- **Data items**
★ ★ ★
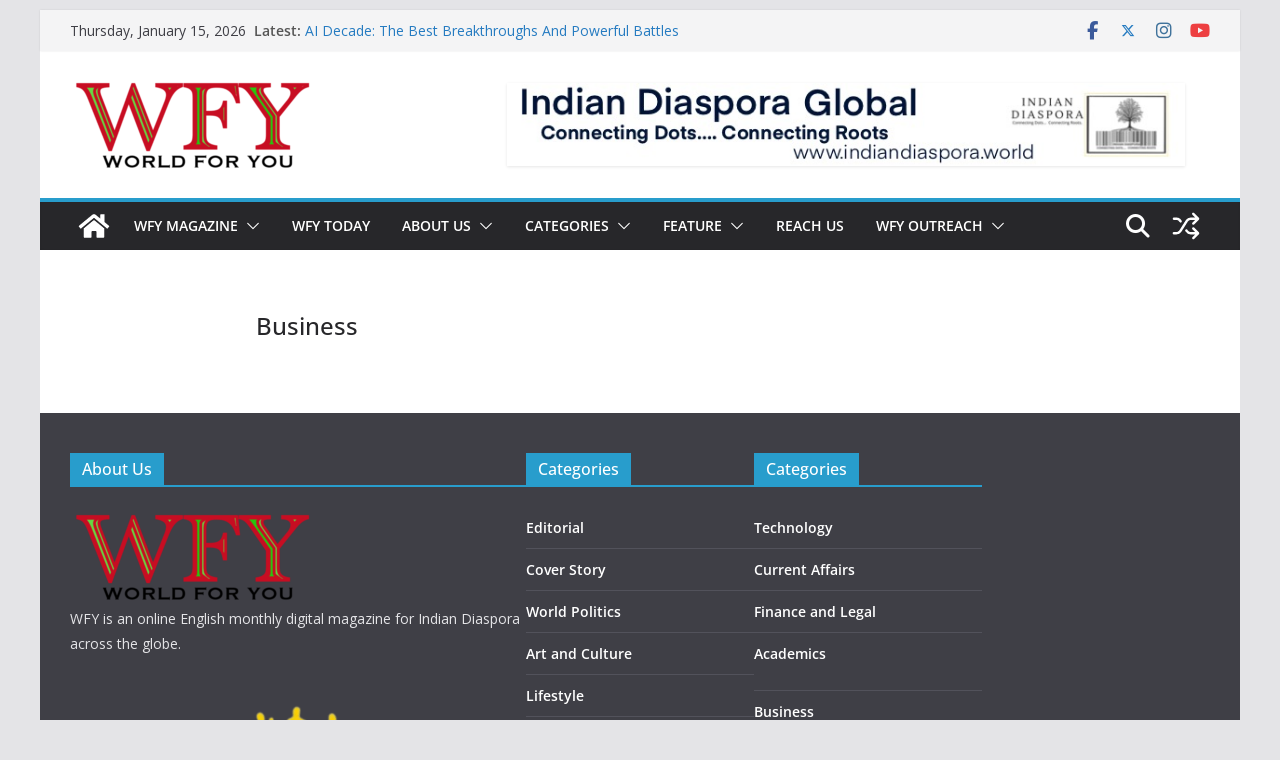

--- FILE ---
content_type: text/html; charset=utf-8
request_url: https://www.google.com/recaptcha/api2/aframe
body_size: 266
content:
<!DOCTYPE HTML><html><head><meta http-equiv="content-type" content="text/html; charset=UTF-8"></head><body><script nonce="gETjmtEffEs51y7JnKCQCA">/** Anti-fraud and anti-abuse applications only. See google.com/recaptcha */ try{var clients={'sodar':'https://pagead2.googlesyndication.com/pagead/sodar?'};window.addEventListener("message",function(a){try{if(a.source===window.parent){var b=JSON.parse(a.data);var c=clients[b['id']];if(c){var d=document.createElement('img');d.src=c+b['params']+'&rc='+(localStorage.getItem("rc::a")?sessionStorage.getItem("rc::b"):"");window.document.body.appendChild(d);sessionStorage.setItem("rc::e",parseInt(sessionStorage.getItem("rc::e")||0)+1);localStorage.setItem("rc::h",'1768524808811');}}}catch(b){}});window.parent.postMessage("_grecaptcha_ready", "*");}catch(b){}</script></body></html>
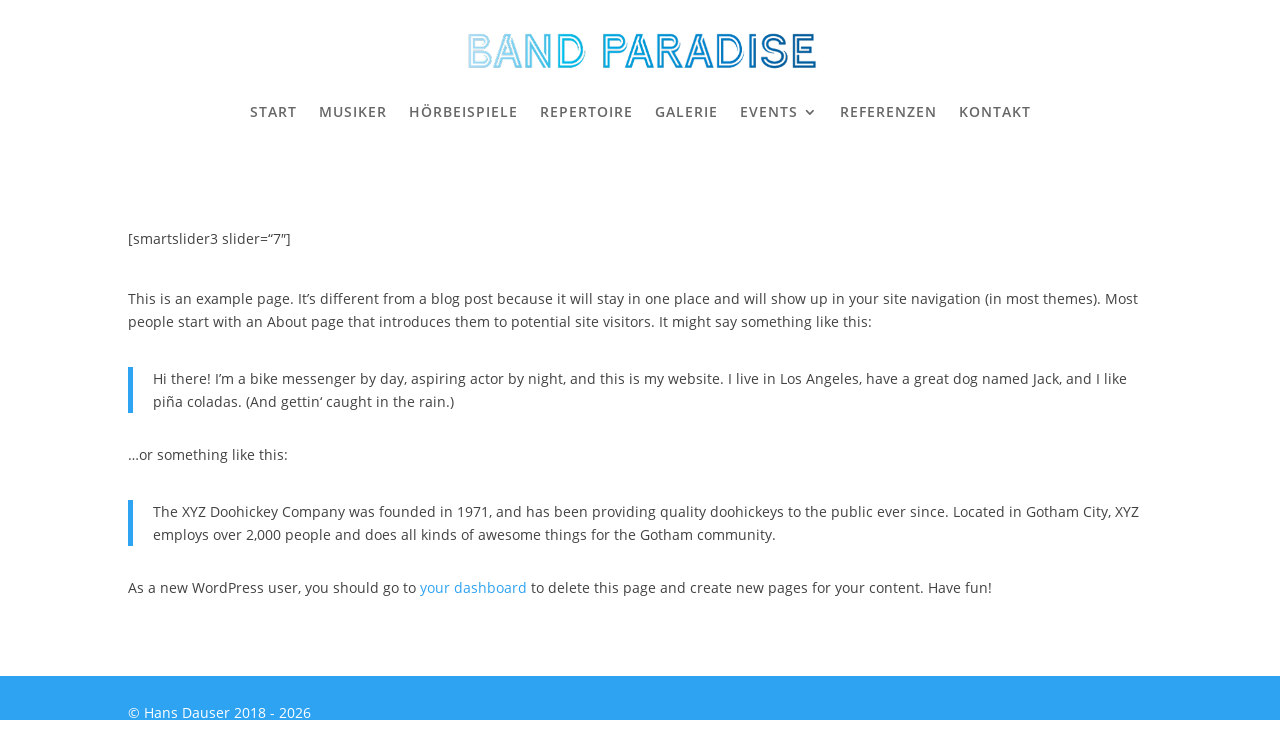

--- FILE ---
content_type: text/css; charset=utf-8
request_url: https://hansdauser.de/wp-content/themes/divi-11/style.css?ver=4.27.4
body_size: 113
content:
/*--------------------------------------------------------------------------------- Theme Name:   Divi Theme URI:    https://josef-suppmair.de Description:   Author:       Heidi Nitsche Author URI:    Template:     Divi Version:      3.7 License:      GNU General Public License v2 or later License URI:  http://www.gnu.org/licenses/gpl-2.0.html------------------------------ ADDITIONAL CSS HERE ------------------------------*/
★ ★ ★
- **Instructions to follow**
Write out the entries again, word for word. No images.

- **Solution for this exercise**
--- FILE ---
content_type: text/html; charset=utf-8
request_url: https://www.google.com/recaptcha/api2/aframe
body_size: 266
content:
<!DOCTYPE HTML><html><head><meta http-equiv="content-type" content="text/html; charset=UTF-8"></head><body><script nonce="gETjmtEffEs51y7JnKCQCA">/** Anti-fraud and anti-abuse applications only. See google.com/recaptcha */ try{var clients={'sodar':'https://pagead2.googlesyndication.com/pagead/sodar?'};window.addEventListener("message",function(a){try{if(a.source===window.parent){var b=JSON.parse(a.data);var c=clients[b['id']];if(c){var d=document.createElement('img');d.src=c+b['params']+'&rc='+(localStorage.getItem("rc::a")?sessionStorage.getItem("rc::b"):"");window.document.body.appendChild(d);sessionStorage.setItem("rc::e",parseInt(sessionStorage.getItem("rc::e")||0)+1);localStorage.setItem("rc::h",'1768524808811');}}}catch(b){}});window.parent.postMessage("_grecaptcha_ready", "*");}catch(b){}</script></body></html>

--- FILE ---
content_type: text/css; charset=utf-8
request_url: https://hansdauser.de/wp-content/themes/divi-11/style.css?ver=4.27.4
body_size: 113
content:
/*--------------------------------------------------------------------------------- Theme Name:   Divi Theme URI:    https://josef-suppmair.de Description:   Author:       Heidi Nitsche Author URI:    Template:     Divi Version:      3.7 License:      GNU General Public License v2 or later License URI:  http://www.gnu.org/licenses/gpl-2.0.html------------------------------ ADDITIONAL CSS HERE ------------------------------*/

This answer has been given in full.